I've never been so high, so long, in my entire life. It was glorious and miserable both -- glorious because, hey, I'm high as a fuckin' kite; miserable because I literally just wanted Suboxone so I could corral the other kids. I didn't want to be a gooey mess in the corner, I just needed to not be in acute opiate withdrawal. I needed to watch the other two kids while my first wife dealt with the doctors. I, pretty emphatically, did NOT need a high on par with Dilaudid, which is where Buprenorphine left me.
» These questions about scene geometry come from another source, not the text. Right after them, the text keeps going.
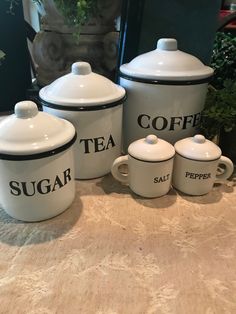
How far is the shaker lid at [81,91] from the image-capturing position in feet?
1.89

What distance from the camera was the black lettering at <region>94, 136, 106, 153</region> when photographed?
62 centimetres

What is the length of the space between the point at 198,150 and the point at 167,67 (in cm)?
18

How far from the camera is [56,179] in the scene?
52cm

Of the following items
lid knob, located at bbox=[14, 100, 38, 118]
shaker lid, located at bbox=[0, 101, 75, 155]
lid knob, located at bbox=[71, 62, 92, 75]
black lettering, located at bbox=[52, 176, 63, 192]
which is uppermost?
lid knob, located at bbox=[71, 62, 92, 75]

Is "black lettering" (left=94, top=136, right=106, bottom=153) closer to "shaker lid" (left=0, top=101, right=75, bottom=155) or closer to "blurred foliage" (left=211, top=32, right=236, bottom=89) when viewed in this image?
"shaker lid" (left=0, top=101, right=75, bottom=155)

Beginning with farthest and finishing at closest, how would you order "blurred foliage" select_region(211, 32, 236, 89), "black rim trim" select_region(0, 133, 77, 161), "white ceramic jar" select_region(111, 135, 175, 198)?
"blurred foliage" select_region(211, 32, 236, 89) < "white ceramic jar" select_region(111, 135, 175, 198) < "black rim trim" select_region(0, 133, 77, 161)

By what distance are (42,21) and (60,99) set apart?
361 mm

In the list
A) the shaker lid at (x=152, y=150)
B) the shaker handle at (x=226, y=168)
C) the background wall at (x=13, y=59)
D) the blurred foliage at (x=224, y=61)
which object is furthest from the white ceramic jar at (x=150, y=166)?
the background wall at (x=13, y=59)

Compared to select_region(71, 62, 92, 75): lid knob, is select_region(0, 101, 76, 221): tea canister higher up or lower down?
lower down

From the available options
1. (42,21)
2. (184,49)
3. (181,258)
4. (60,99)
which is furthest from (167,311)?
(42,21)

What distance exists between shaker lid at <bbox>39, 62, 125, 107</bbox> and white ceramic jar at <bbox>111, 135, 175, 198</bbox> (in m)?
0.11

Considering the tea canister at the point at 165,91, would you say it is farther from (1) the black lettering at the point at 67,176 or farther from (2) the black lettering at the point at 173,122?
(1) the black lettering at the point at 67,176

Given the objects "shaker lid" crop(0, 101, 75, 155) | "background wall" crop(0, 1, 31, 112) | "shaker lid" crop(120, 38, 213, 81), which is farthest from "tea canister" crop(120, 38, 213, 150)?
"background wall" crop(0, 1, 31, 112)

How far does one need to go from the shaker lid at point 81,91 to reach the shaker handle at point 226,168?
0.23 meters
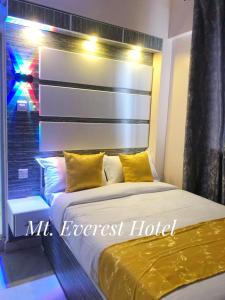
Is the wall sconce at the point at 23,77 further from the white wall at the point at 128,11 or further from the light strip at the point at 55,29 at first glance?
the white wall at the point at 128,11

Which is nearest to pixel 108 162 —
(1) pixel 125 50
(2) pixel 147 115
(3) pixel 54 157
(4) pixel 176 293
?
(3) pixel 54 157

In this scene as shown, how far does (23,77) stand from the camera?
2477mm

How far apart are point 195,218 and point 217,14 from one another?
82.8 inches

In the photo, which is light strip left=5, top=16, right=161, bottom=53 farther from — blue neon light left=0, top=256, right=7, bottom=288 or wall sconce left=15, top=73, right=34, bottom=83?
blue neon light left=0, top=256, right=7, bottom=288

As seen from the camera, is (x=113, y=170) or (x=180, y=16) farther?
(x=180, y=16)

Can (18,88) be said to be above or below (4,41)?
below

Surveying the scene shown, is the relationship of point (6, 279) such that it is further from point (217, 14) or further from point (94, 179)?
point (217, 14)

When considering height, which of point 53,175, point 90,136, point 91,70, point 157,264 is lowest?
point 157,264

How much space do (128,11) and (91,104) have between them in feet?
3.74

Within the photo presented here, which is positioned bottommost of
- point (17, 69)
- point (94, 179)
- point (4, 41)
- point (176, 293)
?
point (176, 293)

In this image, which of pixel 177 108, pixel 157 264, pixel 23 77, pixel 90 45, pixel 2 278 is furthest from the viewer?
pixel 177 108

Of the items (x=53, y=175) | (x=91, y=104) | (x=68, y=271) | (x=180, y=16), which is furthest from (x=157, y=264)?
(x=180, y=16)

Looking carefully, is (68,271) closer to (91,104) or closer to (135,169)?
(135,169)

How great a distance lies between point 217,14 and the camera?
102 inches
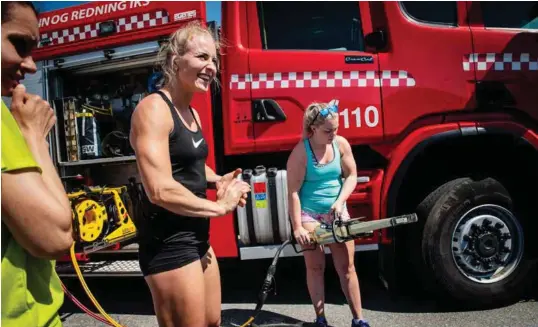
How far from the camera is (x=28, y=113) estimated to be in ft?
3.21

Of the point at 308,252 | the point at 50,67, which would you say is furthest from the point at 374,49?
the point at 50,67

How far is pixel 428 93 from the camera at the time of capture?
309cm

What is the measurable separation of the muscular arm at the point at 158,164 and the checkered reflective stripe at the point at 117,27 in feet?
6.82

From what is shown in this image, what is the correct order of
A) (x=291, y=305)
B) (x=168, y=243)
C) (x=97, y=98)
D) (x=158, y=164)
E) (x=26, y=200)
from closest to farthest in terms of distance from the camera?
1. (x=26, y=200)
2. (x=158, y=164)
3. (x=168, y=243)
4. (x=291, y=305)
5. (x=97, y=98)

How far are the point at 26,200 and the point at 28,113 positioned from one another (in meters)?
0.25

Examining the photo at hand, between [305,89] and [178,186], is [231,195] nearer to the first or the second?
[178,186]

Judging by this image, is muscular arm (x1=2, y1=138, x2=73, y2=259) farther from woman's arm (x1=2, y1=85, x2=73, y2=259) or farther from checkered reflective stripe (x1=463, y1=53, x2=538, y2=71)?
checkered reflective stripe (x1=463, y1=53, x2=538, y2=71)

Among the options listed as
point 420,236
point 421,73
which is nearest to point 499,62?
point 421,73

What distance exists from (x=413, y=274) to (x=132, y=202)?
2.35 m

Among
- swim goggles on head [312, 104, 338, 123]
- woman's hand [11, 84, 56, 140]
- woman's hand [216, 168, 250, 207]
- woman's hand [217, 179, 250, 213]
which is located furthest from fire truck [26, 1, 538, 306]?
woman's hand [11, 84, 56, 140]

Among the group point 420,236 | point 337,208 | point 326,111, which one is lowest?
point 420,236

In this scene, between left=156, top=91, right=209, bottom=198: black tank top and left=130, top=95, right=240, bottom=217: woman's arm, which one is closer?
left=130, top=95, right=240, bottom=217: woman's arm

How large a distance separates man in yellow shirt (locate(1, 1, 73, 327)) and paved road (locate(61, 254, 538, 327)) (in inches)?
88.0

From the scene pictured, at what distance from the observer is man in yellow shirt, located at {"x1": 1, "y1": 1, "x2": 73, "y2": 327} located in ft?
2.73
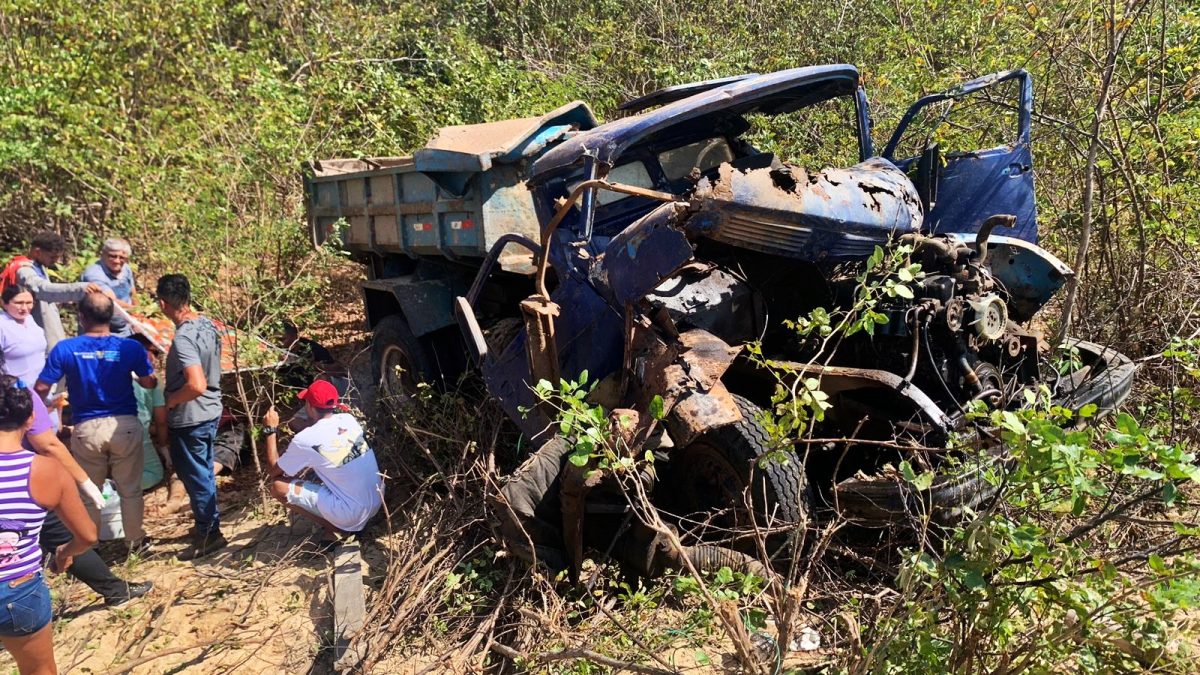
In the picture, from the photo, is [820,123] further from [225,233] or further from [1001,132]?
[225,233]

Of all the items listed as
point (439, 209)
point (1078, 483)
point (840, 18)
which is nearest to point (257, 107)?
point (439, 209)

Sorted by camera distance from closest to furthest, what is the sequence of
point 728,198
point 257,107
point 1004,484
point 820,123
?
point 1004,484
point 728,198
point 820,123
point 257,107

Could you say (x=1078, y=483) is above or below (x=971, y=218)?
below

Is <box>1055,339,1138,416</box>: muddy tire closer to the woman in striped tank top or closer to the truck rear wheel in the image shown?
the truck rear wheel

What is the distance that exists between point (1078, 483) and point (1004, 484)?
0.31 m

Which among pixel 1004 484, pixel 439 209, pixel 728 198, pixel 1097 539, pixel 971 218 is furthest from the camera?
pixel 439 209

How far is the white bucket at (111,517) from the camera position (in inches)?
196

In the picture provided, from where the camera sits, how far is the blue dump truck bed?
5.38m

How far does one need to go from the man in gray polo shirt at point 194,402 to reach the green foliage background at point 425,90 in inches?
90.6

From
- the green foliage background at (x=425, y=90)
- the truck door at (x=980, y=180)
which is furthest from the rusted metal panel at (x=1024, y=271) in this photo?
the green foliage background at (x=425, y=90)

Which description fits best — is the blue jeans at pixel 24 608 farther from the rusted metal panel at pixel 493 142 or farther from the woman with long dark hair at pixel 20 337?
Result: the rusted metal panel at pixel 493 142

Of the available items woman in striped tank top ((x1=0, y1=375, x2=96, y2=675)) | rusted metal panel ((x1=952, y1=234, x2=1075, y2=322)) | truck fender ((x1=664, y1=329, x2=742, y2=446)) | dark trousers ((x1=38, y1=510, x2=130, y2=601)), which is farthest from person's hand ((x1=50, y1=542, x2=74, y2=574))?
rusted metal panel ((x1=952, y1=234, x2=1075, y2=322))

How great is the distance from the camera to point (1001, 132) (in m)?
5.87

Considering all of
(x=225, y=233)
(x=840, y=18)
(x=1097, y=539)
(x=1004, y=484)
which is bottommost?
(x=1097, y=539)
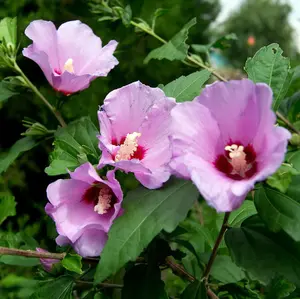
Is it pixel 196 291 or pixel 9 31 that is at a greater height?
pixel 9 31

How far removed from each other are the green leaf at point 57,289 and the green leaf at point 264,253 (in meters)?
0.29

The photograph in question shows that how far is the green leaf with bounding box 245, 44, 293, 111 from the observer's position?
0.71 m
I do wish we'd expand access to Suboxone, though -- it's very expensive, and the people who need it most are extremely unlikely to be able to afford it. Parts of me think it should be like condoms at the health center -- want a handful? Grab a handful. The other parts of me think it should be like a methadone clinic -- just show up every morning, dose up, get on with your day. It surely shouldn't cost a psychiatric visit plus a couple hundred bucks for a months supply. (In 2009, I paid $300/month to the doctor and about $500/month to the pharmacy.)

(13 years clean of opiates; 5.5 years clean of alcohol. It takes some serious work to be clean of either. Did the work, got the postcard, now I'm an upstanding citizen who pays taxes and participates in my community. I miss boutique Gin. Everything else? Meh. I had just started getting in to small-distillery gins whenever I got sober. Certainly don't miss it enough to end up back on the vodka for breakfast plan.)

Of the people who tried to get sober with me 5.5 years ago, two of them are still non-drinkers. Two. Out of ~200. I'd guess that your claimed 5-7% success rate is significantly higher than reality. I'd guess closer to 1%, but that's from the perspective of alcoholism and addiction, not from the perspective of drug policy. You're working with data, I'm working with a life of anecdotes, so you're probably right; it just doesn't feel like 12 step programs do MOST people right.


That said, Suboxone used right is probably the best tool there is for opiate addicted people to get clean.
Oh, for sure, I agree with everything you're saying, particularly the 'hand it out like condoms' bit, because all the evidence backs that. I was using 'buprenorphine' as shorthand for a couple of treatment regimens, most prominently suboxone, just because my post wasn't really about drug treatment modalities rather the way judges get inappropriately involved in treatment decisions for people who use drugs. I figured the general Ars readership isn't down in the details of drug treatment, but as always I stand corrected :) Glad to hear you're doing well!